* _YOUR ASSIGNMENT_
Produce an exact copy of the data below.

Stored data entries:
━━━━━━

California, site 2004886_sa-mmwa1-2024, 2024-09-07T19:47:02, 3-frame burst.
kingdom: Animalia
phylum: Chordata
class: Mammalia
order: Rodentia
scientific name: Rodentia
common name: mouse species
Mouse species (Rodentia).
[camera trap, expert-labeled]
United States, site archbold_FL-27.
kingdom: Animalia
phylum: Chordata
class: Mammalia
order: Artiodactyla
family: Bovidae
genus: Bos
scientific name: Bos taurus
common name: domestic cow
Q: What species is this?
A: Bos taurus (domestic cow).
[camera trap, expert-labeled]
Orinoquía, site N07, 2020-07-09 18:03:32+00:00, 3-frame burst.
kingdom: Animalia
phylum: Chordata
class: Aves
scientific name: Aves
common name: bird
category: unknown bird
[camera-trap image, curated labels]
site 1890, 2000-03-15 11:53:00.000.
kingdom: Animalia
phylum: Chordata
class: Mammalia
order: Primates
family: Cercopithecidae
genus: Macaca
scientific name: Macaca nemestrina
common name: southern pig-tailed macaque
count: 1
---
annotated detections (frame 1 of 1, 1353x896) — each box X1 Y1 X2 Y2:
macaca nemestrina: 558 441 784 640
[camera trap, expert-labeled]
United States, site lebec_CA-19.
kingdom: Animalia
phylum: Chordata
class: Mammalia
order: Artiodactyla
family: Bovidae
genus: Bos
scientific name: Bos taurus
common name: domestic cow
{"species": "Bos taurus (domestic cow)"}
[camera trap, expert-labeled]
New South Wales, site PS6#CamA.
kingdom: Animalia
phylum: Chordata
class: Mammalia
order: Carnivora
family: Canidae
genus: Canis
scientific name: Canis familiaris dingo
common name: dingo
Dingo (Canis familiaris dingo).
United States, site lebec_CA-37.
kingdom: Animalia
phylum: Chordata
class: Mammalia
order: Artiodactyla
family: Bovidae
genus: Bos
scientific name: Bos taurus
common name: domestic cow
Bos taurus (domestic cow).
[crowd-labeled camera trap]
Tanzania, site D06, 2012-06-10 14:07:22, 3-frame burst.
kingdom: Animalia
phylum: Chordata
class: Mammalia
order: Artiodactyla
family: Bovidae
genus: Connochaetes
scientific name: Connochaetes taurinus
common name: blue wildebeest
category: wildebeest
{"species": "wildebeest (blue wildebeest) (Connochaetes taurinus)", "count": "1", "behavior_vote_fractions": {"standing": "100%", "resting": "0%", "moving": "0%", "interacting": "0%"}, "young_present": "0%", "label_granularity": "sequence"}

━━━━━━

* _RESPONSE FOR THIS EXERCISE_
California, site 2004886_sa-mmwa1-2024, 2024-09-07T19:47:02, 3-frame burst.
kingdom: Animalia
phylum: Chordata
class: Mammalia
order: Rodentia
scientific name: Rodentia
common name: mouse species
Mouse species (Rodentia).
[camera trap, expert-labeled]
United States, site archbold_FL-27.
kingdom: Animalia
phylum: Chordata
class: Mammalia
order: Artiodactyla
family: Bovidae
genus: Bos
scientific name: Bos taurus
common name: domestic cow
Q: What species is this?
A: Bos taurus (domestic cow).
[camera trap, expert-labeled]
Orinoquía, site N07, 2020-07-09 18:03:32+00:00, 3-frame burst.
kingdom: Animalia
phylum: Chordata
class: Aves
scientific name: Aves
common name: bird
category: unknown bird
[camera-trap image, curated labels]
site 1890, 2000-03-15 11:53:00.000.
kingdom: Animalia
phylum: Chordata
class: Mammalia
order: Primates
family: Cercopithecidae
genus: Macaca
scientific name: Macaca nemestrina
common name: southern pig-tailed macaque
count: 1
---
annotated detections (frame 1 of 1, 1353x896) — each box X1 Y1 X2 Y2:
macaca nemestrina: 558 441 784 640
[camera trap, expert-labeled]
United States, site lebec_CA-19.
kingdom: Animalia
phylum: Chordata
class: Mammalia
order: Artiodactyla
family: Bovidae
genus: Bos
scientific name: Bos taurus
common name: domestic cow
{"species": "Bos taurus (domestic cow)"}
[camera trap, expert-labeled]
New South Wales, site PS6#CamA.
kingdom: Animalia
phylum: Chordata
class: Mammalia
order: Carnivora
family: Canidae
genus: Canis
scientific name: Canis familiaris dingo
common name: dingo
Dingo (Canis familiaris dingo).
United States, site lebec_CA-37.
kingdom: Animalia
phylum: Chordata
class: Mammalia
order: Artiodactyla
family: Bovidae
genus: Bos
scientific name: Bos taurus
common name: domestic cow
Bos taurus (domestic cow).
[crowd-labeled camera trap]
Tanzania, site D06, 2012-06-10 14:07:22, 3-frame burst.
kingdom: Animalia
phylum: Chordata
class: Mammalia
order: Artiodactyla
family: Bovidae
genus: Connochaetes
scientific name: Connochaetes taurinus
common name: blue wildebeest
category: wildebeest
{"species": "wildebeest (blue wildebeest) (Connochaetes taurinus)", "count": "1", "behavior_vote_fractions": {"standing": "100%", "resting": "0%", "moving": "0%", "interacting": "0%"}, "young_present": "0%", "label_granularity": "sequence"}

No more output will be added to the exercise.